Customers <- data.frame(ID=(1:100), 
                        CustomerType = sample(CustomerTypes, size=100,
                                              replace=TRUE, prob=PropCustTypes)
); Customers$CustomerType <- as.character(Customers$CustomerType)
# Now make a new customer if transaction is with new customer, otherwise choose one with the right type.

Make up a buch of products to choose from, with evenly divided release dates 组成一系列可供选择的产品,并将发布日期分开

ReleaseRange <- StartProductRelease + c(1:(StartDate+NumDays-StartProductRelease))
Upper <- max(ReleaseRange)
Lower <- min(ReleaseRange)
Products <- data.frame(
  ID = 1:NumProducts,
  DateReleased = as.Date(StartProductRelease+c(seq(as.numeric(Upper-Lower)/NumProducts,
  SuggestedPrice = rnorm(NumProducts, 50, 30))
Products[Products$SuggestedPrice<10,]$SuggestedPrice <- 10   # Cap ProductPrice at 10$

ReferredByOptions <- c("BySearchEngine", "Direct Customer", "Partner Blog")

Now I loop over the newly created Transaction data.frame, choosing from available products (measured by purchase date - average timeliness (in months) * 30 days +/- 15 days. I also assign new customers to a new CustomerID and choose from existing customers if it is not new. Other fields are determined by the parameters above. 现在我循环新创建的Transaction data.frame,从可用产品中选择(按购买日期衡量 - 平均及时性(以月为单位)* 30天+/- 15天。我还将新客户分配给新的CustomerID并从现有客户中选择客户,如果不是新的。
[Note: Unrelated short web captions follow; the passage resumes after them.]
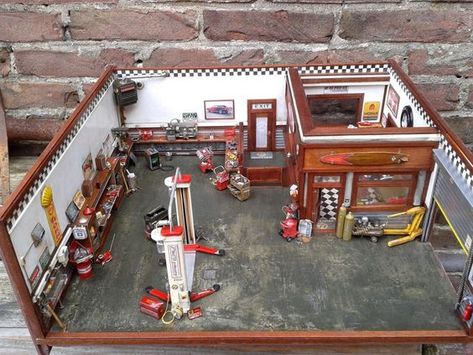 Garage Diorama, Toy Car Garage, Diorama 1:64, Cars Magazine, Model Cars Building, Toy Garage, Slot Car Racing, Slot Car Tracks, Plastic Model Cars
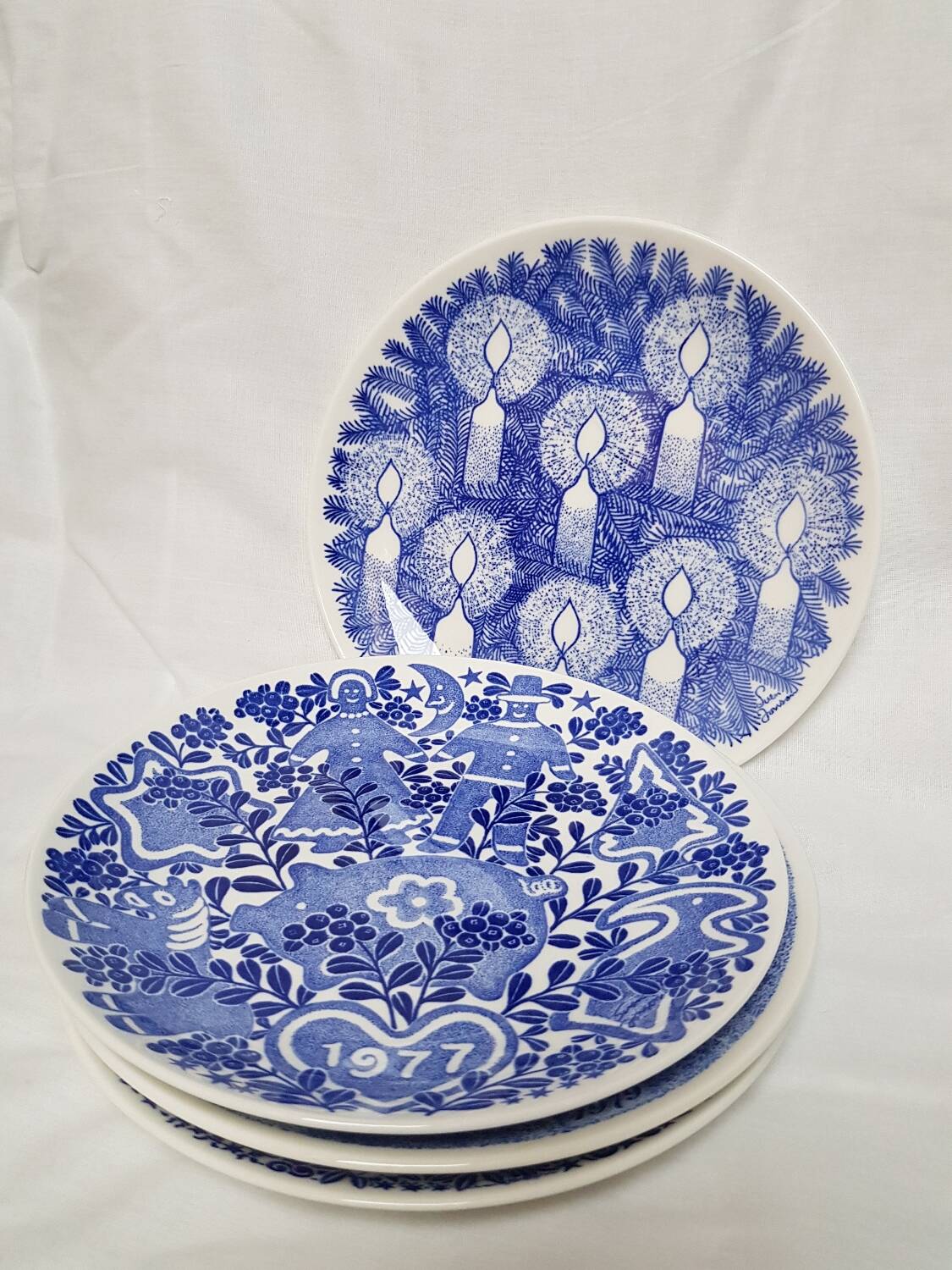Ensemble de 4 assiettes de Noël suédoises Gustavsberg réalisé par Sven Jonson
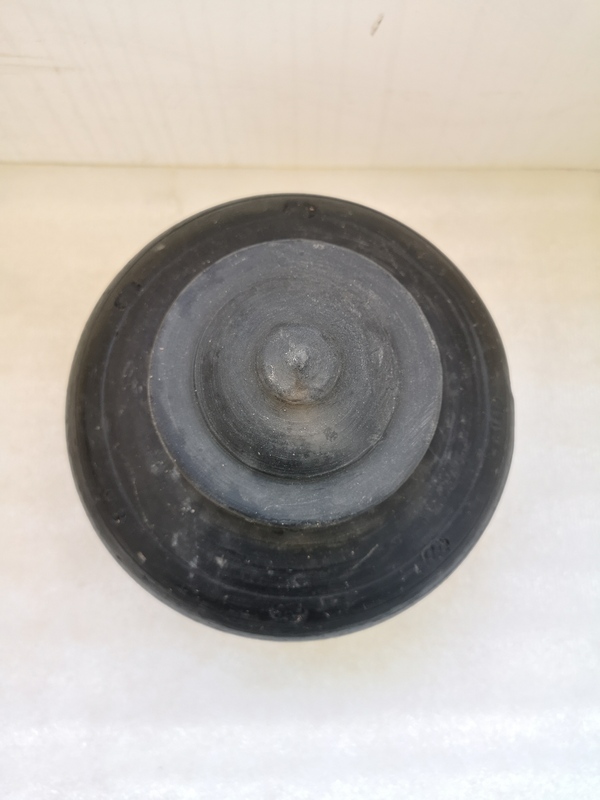 古玩陶瓷黑陶印花蓋罐拍賣,當(dāng)前價(jià)格850元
其他字段由上述参数决定。

Start.time <- Sys.time()
for (i in 1:length(Transactions$ID)){

  if (Transactions[i,]$NewCustomer==1){
    NewCustomerID <- max(Customers$ID, na.rm=T)+1
    Customers[NewCustomerID,]$ID = NewCustomerID
    Transactions[i,]$CustomerID <- NewCustomerID
    Customers[NewCustomerID,]$CustomerType <- Transactions[i,]$CustomerType
  if (Transactions[i,]$NewCustomer==0){
    Transactions[i,]$CustomerID <- sample(Customers[Customers$CustomerType==Transactions[i,]$CustomerType,]$ID,
  Transactions[i,]$Discount <- rnorm(1,Transactions[i,]$Discount,Transactions[i,]$Discount/20)
  Transactions[i,]$Timeliness <- rnorm(1,Transactions[i,]$Timeliness, Transactions[i,]$Timeliness/6)
  Transactions[i,]$ReferredBy <- sample(ReferredByOptions,1,replace=FALSE,
                               prob=Current[,c("BySearchEngine", "ByDirectCustomer", "ByPartnerBlog")])

  CenteredAround <- as.Date(Transactions[i,]$Date - Transactions[i,]$Timeliness*30)
  ProductReleaseRange <- as.Date(CenteredAround+c(-15:15))
  Transactions[i,]$ProductID <- sample(Products[as.character(Products$DateReleased) %in% as.character(ProductReleaseRange),]$ID,1,replace=FALSE)
Elapsed <- Sys.time()-Start.time

And it's done! 它已经完成了! Unfortunately it takes ~ 22 minutes on a dataset of 20,000 products sold in 100 days. 不幸的是,在100天内销售的20,000件产品的数据集上需要大约22分钟。 Not necessarily a problem, but I'm very much interested in potential improvements. 不一定是个问题,但我对潜在的改进非常感兴趣。